The Association for Driving Licence Verification (ADLV) is expecting a marked increase in local authority fleet demand for online licence validation services offered by members, which include Jaama, following the December 1 ending of the DVLA's Driver Licence Check (DLC) service.
Currently, the DLC is used to verify the licences of local authority fleet drivers and also to check the licences of local private hire vehicle drivers.
By using a service such as that offered by Jaama, which is based on longer three-year ‘permissions’, local authority users can automate more frequent checks than they were previously able to. That would, said the ADLV, enhance both public and road safety.
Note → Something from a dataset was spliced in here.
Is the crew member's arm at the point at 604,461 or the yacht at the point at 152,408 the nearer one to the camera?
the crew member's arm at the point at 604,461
Cutting-edge online driver licence validation services, such as Jaama’s employee eConsent mandate and Licence2Check, would, said the ADLV, prove popular as members observed a strict professional code of conduct, were ISO 27001 security compliant and were backed by full insurance protection. The service was also seen as a more convenient alternative to the DVLA’s individual ‘Share My Licence’ Scheme, where individual licences were verified manually with a single use time limited credential.
Kevin Curtis, technical director at ADLV said: “With the demise of the DVLA service, the ADLV expects that its online services will now prove to be extremely popular with local authority fleet managers seeking to both remain compliant and observe the highest standards of public safety.”